Meta-Analysis in Gene Expression Studies
A book chapter by Markus Riester (Google Scholar) and myself just came out (Pubmed, or free pre-print). It outlines our approach to meta-analysis in gene expression studies that we developed primarily during two ovarian cancer papers published in JNCI (Markus’s Risk prediction for late-stage ovarian cancer by meta-analysis of 1525 patient samples and my Comparative meta-analysis of prognostic gene signatures for late-stage ovarian cancer). With more than 1.75 million gene expression profiles publicly available through the Gene Expression Omnibus, there are good reasons to integrate data from published studies. One is reducing the risk of drawing conclusions tainted by study-specific artifacts – here is just one example of where that happened and resulted in a retracted ovarian cancer paper. Another is being able to analyze larger samples, or more specific patient sub-groups, than was possible from any of the original studies alone.

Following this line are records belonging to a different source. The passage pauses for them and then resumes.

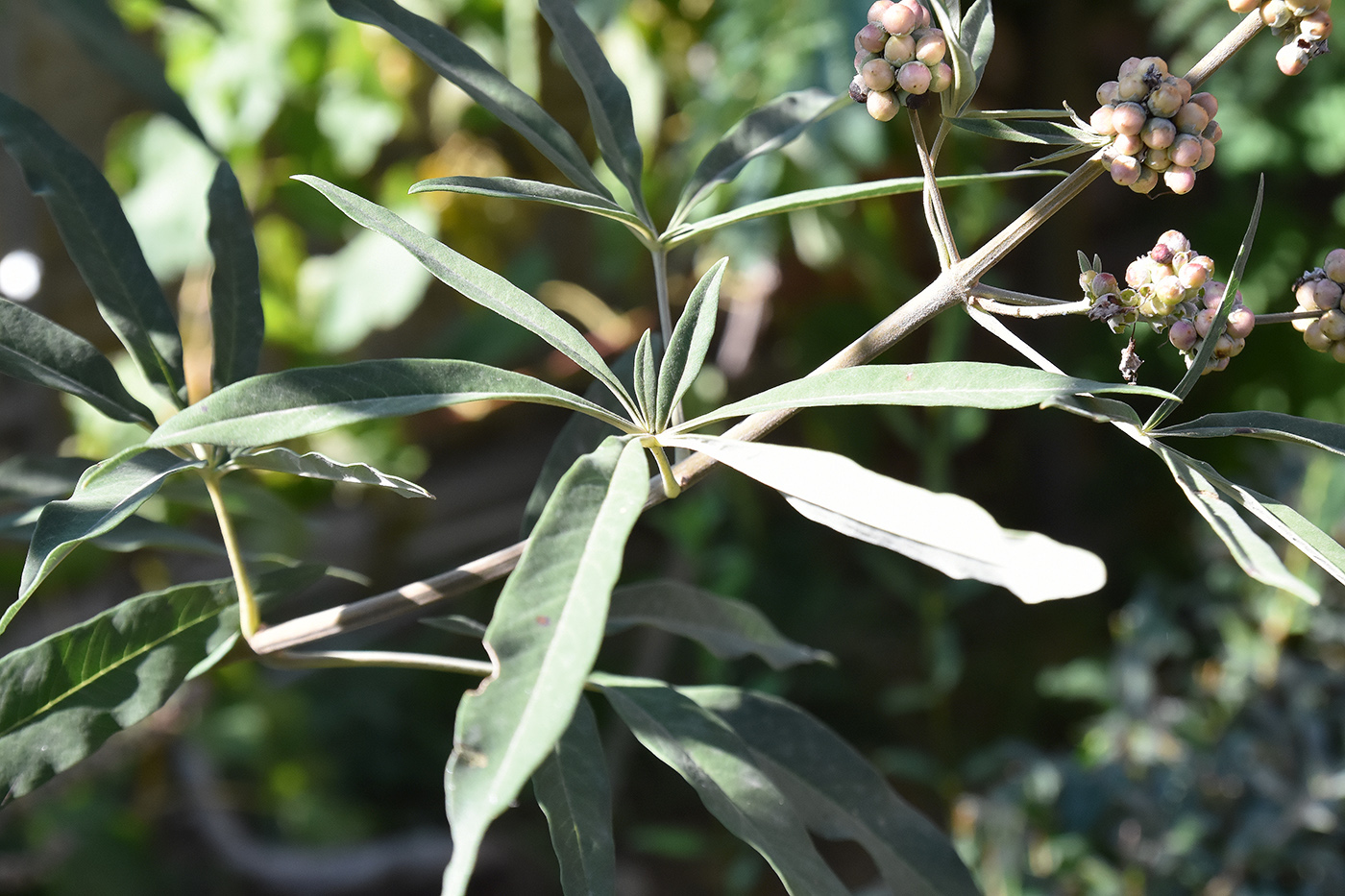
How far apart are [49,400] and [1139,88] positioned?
128cm

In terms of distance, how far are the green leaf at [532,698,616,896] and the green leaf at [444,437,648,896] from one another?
168mm

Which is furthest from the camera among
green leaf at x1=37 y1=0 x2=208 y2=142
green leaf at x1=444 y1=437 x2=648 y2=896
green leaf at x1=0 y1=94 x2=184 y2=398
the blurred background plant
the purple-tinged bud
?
the blurred background plant

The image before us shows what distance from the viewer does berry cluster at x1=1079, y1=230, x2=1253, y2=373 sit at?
13.1 inches

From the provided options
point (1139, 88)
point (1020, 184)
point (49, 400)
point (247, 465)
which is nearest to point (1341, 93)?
point (1020, 184)

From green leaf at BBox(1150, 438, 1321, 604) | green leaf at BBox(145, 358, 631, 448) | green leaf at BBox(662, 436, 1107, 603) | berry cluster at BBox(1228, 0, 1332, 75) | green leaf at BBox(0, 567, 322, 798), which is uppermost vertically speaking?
berry cluster at BBox(1228, 0, 1332, 75)

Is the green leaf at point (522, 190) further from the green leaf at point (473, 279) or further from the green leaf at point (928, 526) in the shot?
the green leaf at point (928, 526)

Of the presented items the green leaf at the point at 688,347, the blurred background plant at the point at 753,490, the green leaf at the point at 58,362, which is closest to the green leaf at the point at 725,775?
the green leaf at the point at 688,347

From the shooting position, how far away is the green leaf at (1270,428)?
349 mm

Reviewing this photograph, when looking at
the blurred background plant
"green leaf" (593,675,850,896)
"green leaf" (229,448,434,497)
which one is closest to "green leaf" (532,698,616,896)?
"green leaf" (593,675,850,896)

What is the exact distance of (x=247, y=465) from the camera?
41 centimetres

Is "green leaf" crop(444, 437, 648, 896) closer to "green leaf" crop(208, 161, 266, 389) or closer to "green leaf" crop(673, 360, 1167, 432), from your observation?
"green leaf" crop(673, 360, 1167, 432)

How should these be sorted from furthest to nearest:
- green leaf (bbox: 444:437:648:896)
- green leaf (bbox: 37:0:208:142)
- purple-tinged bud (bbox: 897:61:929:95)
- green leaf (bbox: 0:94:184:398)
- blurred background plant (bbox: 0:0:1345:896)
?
1. blurred background plant (bbox: 0:0:1345:896)
2. green leaf (bbox: 37:0:208:142)
3. green leaf (bbox: 0:94:184:398)
4. purple-tinged bud (bbox: 897:61:929:95)
5. green leaf (bbox: 444:437:648:896)

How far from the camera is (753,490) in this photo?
154 cm

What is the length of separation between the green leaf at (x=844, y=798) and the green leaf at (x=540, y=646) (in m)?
0.23
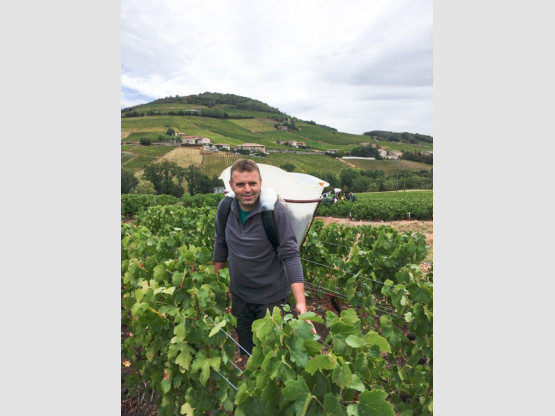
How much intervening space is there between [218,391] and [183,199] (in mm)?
24866

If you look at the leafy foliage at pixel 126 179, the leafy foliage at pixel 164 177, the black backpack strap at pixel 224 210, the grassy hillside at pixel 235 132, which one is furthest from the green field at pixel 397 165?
the leafy foliage at pixel 164 177

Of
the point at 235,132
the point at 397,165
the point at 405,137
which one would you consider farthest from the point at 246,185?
the point at 235,132

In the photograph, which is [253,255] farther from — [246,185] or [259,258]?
[246,185]

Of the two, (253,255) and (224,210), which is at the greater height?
(224,210)

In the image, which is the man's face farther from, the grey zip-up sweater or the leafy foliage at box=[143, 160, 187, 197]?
the leafy foliage at box=[143, 160, 187, 197]

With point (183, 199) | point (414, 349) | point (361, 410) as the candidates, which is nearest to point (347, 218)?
point (183, 199)

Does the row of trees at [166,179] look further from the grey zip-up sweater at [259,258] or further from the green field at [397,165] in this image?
the grey zip-up sweater at [259,258]

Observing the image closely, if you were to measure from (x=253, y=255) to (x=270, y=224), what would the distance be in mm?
288

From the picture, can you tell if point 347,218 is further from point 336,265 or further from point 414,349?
point 414,349

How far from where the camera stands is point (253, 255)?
2.27 metres

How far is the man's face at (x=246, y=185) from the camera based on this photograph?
211cm

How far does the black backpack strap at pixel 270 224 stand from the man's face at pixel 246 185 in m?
0.12

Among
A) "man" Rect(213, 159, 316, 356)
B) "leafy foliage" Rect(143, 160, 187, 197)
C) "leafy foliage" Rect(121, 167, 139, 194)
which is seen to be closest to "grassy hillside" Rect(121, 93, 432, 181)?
"leafy foliage" Rect(121, 167, 139, 194)

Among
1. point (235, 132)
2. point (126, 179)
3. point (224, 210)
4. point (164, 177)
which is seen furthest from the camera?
point (164, 177)
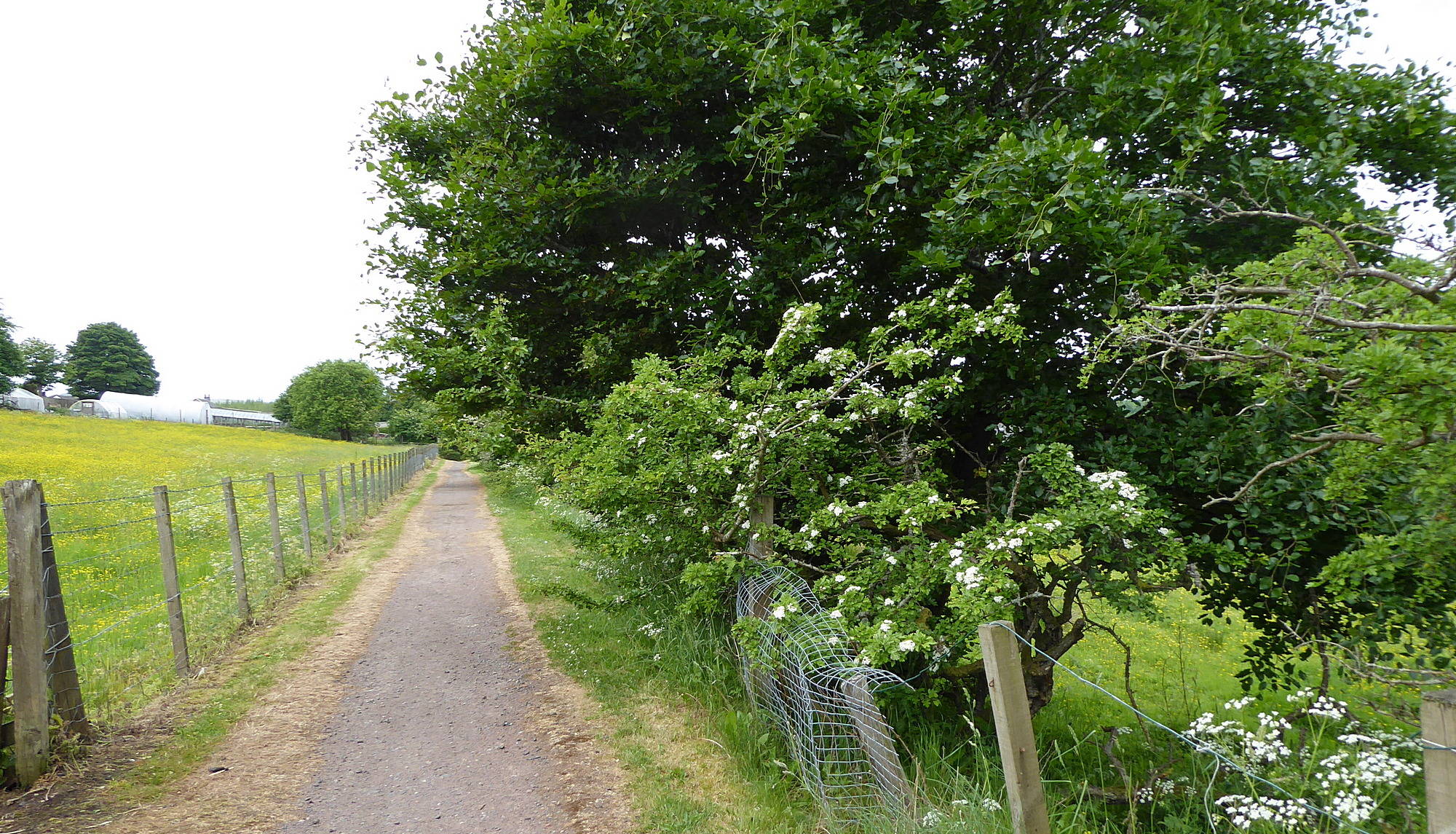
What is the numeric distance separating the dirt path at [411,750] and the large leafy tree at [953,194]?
2337 millimetres

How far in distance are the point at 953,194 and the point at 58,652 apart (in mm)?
6427

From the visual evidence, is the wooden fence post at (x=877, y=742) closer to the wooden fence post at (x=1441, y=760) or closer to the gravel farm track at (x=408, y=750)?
the gravel farm track at (x=408, y=750)

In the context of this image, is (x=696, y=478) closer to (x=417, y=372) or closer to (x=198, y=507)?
(x=417, y=372)

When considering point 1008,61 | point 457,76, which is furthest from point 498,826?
point 1008,61

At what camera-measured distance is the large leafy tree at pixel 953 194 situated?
488cm

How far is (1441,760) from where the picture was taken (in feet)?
6.52

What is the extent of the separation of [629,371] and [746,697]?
11.5 feet

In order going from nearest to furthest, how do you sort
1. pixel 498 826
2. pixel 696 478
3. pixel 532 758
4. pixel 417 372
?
pixel 498 826 < pixel 532 758 < pixel 696 478 < pixel 417 372

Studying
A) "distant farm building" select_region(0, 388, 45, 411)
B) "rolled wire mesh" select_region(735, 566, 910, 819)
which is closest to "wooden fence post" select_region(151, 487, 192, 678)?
"rolled wire mesh" select_region(735, 566, 910, 819)

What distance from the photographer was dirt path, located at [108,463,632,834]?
401 centimetres

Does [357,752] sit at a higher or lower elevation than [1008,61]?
lower

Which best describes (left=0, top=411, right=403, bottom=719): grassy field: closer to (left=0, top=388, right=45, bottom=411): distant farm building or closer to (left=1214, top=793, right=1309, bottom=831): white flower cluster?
(left=1214, top=793, right=1309, bottom=831): white flower cluster

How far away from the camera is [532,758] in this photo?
4.83 metres

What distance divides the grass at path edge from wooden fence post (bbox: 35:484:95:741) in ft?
1.65
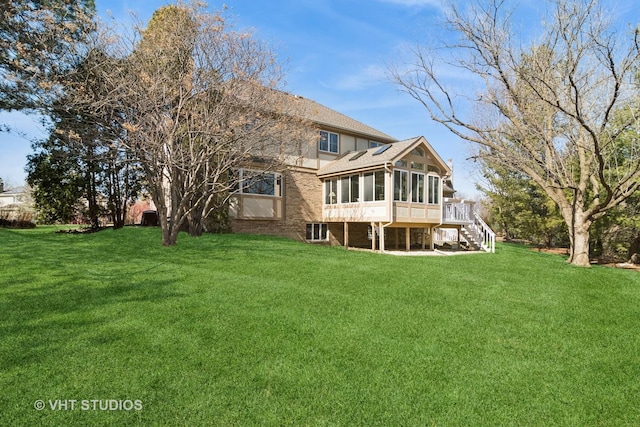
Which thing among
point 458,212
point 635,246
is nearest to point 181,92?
point 458,212

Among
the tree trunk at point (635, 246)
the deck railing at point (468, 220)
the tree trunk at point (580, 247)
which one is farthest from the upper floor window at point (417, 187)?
the tree trunk at point (635, 246)

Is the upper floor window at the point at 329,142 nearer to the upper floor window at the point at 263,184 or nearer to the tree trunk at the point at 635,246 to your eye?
the upper floor window at the point at 263,184

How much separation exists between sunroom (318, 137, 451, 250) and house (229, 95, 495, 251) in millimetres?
41

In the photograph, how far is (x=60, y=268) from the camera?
7168 millimetres

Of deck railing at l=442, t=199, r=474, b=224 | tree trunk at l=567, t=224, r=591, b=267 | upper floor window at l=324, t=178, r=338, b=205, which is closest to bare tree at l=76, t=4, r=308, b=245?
upper floor window at l=324, t=178, r=338, b=205

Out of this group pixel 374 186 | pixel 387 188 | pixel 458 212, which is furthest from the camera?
pixel 458 212

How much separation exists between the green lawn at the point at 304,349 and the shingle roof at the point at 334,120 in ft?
38.6

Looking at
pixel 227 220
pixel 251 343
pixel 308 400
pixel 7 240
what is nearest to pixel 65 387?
pixel 251 343

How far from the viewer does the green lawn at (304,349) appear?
3.10 metres

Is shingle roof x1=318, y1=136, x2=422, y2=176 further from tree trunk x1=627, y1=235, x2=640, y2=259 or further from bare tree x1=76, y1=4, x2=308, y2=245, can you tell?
tree trunk x1=627, y1=235, x2=640, y2=259

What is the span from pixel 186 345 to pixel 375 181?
1254cm

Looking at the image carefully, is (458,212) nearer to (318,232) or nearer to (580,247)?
(580,247)

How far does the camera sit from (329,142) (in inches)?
742

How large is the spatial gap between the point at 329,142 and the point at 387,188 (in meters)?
5.07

There are plenty of methods around for synthesizing high-throughput gene expression studies (see e.g. this review), but our preferred method is old-fashioned meta-analysis, involving assuming fixed or random effects across studies, using fitting and plotting features from the excellent metafor R package which has nothing to do with gene expression. These “old-fashioned” approaches include methods for assessing heterogeneity between datasets, looking for associations that are relatively consistent across datasets, and identifying outlier datasets, and it’s not too hard to extend them from their normal usage for synthesizing a single effect estimate to synthesizing fold-change estimates for thousands of genes.